> TRECHO DO TEXTO
________

Contudo, pelo que dos autos consta, sobretudo sopesando as provas coligidas ao processo e produzidas em juízo, as candidatas MARIA ELOISA OLIVEIRA BEZERRA e MARILENE AURELIANO SILVA não concorreram, de fato, na Eleição 2024, posto que restou, comprovado que não fizeram atos de campanha de suas candidaturas, de nenhuma forma, seja por comícios, passeatas, entrega de santinhos, adesivos, ou mesmo em redes sociais, de modo que não buscaram os votos dos eleitores, tratando-se deveras de candidaturas fictícias, ou seja, candidaturas apresentadas apenas para preencher a cota de gênero e, com isso, possibilitar a participação da federação e dos demais candidatos que a integraram, prática perniciosa e conhecida na política nacional, que é ilegal e vem, paulatinamente, de maneira louvável, sendo combatida pelo Poder Judiciário, posto que fere os princípios democráticos.
Tal prática, frise-se, fez com que, de fato, a Federação em questão, no pleito para vereadores do Município de Penaforte, eleições 2024, tivesse, pelo princípio da verdade real, concorrido apenas com uma candidata do sexo feminino, face 06 do sexo masculino, ou seja, desrespeitando a cota mínima de 30% de cada sexo.
A análise para configuração da fraude exige a avaliação de elementos concretos e robustos que demonstrem, de maneira inequívoca, a inexistência de empenho real por parte das candidatas, evidenciando seu uso apenas para preencherem a cota legal.
Nesse sentido, o Tribunal Superior Eleitoral (TSE), por meio da Súmula nº 73, estabeleceu critérios objetivos que devem ser considerados na análise de casos similares, quais sejam: "(1) votação zerada ou inexpressiva; (2) prestação de contas zerada, padronizada ou ausência de movimentação financeira relevante; e (3) ausência de atos efetivos de campanhas, divulgação ou promoção da candidatura de terceiros".
Passo, assim, à análise dos elementos constantes nos autos, cotejando-os com os fundamentos jurídicos aplicáveis.
1. Da votação inexpressiva:
Conforme destacado nos autos, MARILENE AURELIANO SILVA E MARIA ELOISA DE OLIVEIRA BEZERRA obtiveram apenas 6 votos e 10 votos, respectivamente, número extremamente reduzido, que, à luz do entendimento jurisprudencial do TSE, caracteriza votação inexpressiva.
Ora, presumindo-se que um desses 6 e 10 votos, tenha sido das respectivas candidatas, tem-se que nenhuma das duas conseguiu angariar sequer uma dezena de votos em um município onde houve mais de 7.700 votos válidos para vereador.
Ademais, sabido que as próprias famílias do interior do Estado possuem um número de membros maior que este, o que deixa ainda mais clara e evidente a inexpressividade dos votos obtidos pelas rés, configurando um dos pressupostos para fraude à cota de gênero.

________

> EXTRATO DE DADOS
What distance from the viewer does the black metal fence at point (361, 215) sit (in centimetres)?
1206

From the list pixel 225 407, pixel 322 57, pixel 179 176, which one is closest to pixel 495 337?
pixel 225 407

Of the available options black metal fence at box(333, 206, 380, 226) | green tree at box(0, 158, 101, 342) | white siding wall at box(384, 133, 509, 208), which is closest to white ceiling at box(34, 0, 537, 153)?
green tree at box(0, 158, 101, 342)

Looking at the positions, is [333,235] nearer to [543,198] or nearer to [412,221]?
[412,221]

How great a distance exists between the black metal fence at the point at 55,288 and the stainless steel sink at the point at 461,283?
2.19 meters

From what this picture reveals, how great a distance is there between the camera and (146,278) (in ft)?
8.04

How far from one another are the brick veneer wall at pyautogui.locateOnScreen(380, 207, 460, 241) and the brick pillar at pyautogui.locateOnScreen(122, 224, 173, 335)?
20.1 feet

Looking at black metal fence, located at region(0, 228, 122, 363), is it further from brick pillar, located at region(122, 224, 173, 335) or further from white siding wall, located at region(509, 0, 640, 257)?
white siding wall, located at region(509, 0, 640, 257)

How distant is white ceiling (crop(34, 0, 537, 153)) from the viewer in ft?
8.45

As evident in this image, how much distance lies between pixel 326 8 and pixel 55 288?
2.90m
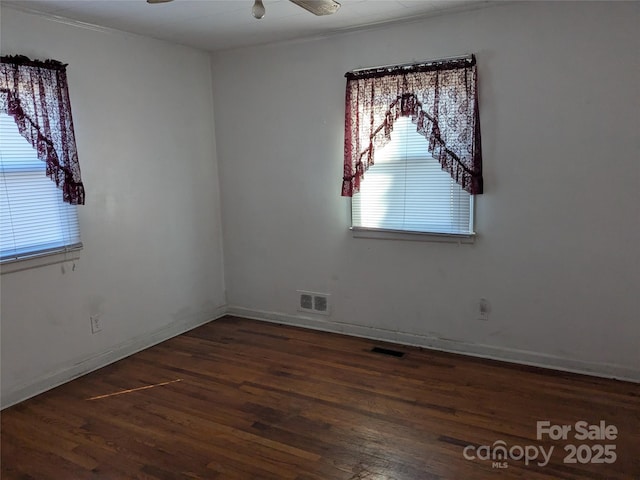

________

> TAREFAS A FAZER
**a)** Pode reescrever a parte da listagem que começa na linha que contém "Of the available" e vai até o fim da listagem, renomeando "black metal fence" para "iron railing" e mantendo todo o resto igual? Não inclua as imagens na resposta.
**b)** Pode dar sequência ao texto sobre a fraude à cota de gênero nas eleições de Penaforte a partir de onde ele termina?
O texto e a listagem não têm nenhuma relação entre si.

> RESPOSTAS DAS TAREFAS
**a)**
Of the available options iron railing at box(333, 206, 380, 226) | green tree at box(0, 158, 101, 342) | white siding wall at box(384, 133, 509, 208), which is closest to white ceiling at box(34, 0, 537, 153)?
green tree at box(0, 158, 101, 342)

Looking at the positions, is [333,235] nearer to [543,198] or nearer to [412,221]?
[412,221]

How great a distance exists between the iron railing at the point at 55,288 and the stainless steel sink at the point at 461,283?
2.19 meters

From what this picture reveals, how great a distance is there between the camera and (146,278) (in ft)?
8.04

How far from one another are the brick veneer wall at pyautogui.locateOnScreen(380, 207, 460, 241) and the brick pillar at pyautogui.locateOnScreen(122, 224, 173, 335)?
20.1 feet

Looking at iron railing, located at region(0, 228, 122, 363), is it further from brick pillar, located at region(122, 224, 173, 335) or further from white siding wall, located at region(509, 0, 640, 257)?
white siding wall, located at region(509, 0, 640, 257)

How distant is white ceiling (crop(34, 0, 537, 153)) from the viewer in ft?
8.45

As evident in this image, how much distance lies between pixel 326 8 and pixel 55 288?
2.90m

**b)**
Nesse ponto, como bem apontado pelo parecer ministerial, a jurisprudência do TSE já reconheceu a configuração de fraude em casos onde candidatas fictícias obtiveram votação inexpressiva, especialmente quando acompanhada de outros indícios claros de irregularidades (TSE - ARESPE: 0600285-66, Angical-BA, Rel. Min. Benedito Gonçalves, julgado em 28/02/2023).
2. Da prestação de contas zerada, padronizada ou ausência de movimentação financeira relevante:
A análise do processo de prestação de contas de campanha demonstra que os gastos declarados pelas candidatas investigadas Marilene e Maria Eloisa se limitaram ao montante de R$ 1.200,00, destinado à confecção de material gráfico, mais especificamente santinhos supostamente adquiridos em uma gráfica localizada em Salgueiro -PE, contrato de prestação de serviço de contador e de advogado. Esse valor, considerado modesto no contexto de campanhas eleitorais, foi a única despesa registrada.
Apesar da alegação da defesa de que as movimentações financeiras de campanha das candidatas MARILENE AURELIANO SILVA e MARIA ELOISA OLIVEIRA BEZERRA, se deram “de forma simples e de acordo com a realidade econômica do município, bem como não consta nem uma irregularidade nas prestações de contas”, o fato é que algumas movimentações relevantes não se comprovaram diante dos recursos financeiros empregados durante a campanha eleitoral.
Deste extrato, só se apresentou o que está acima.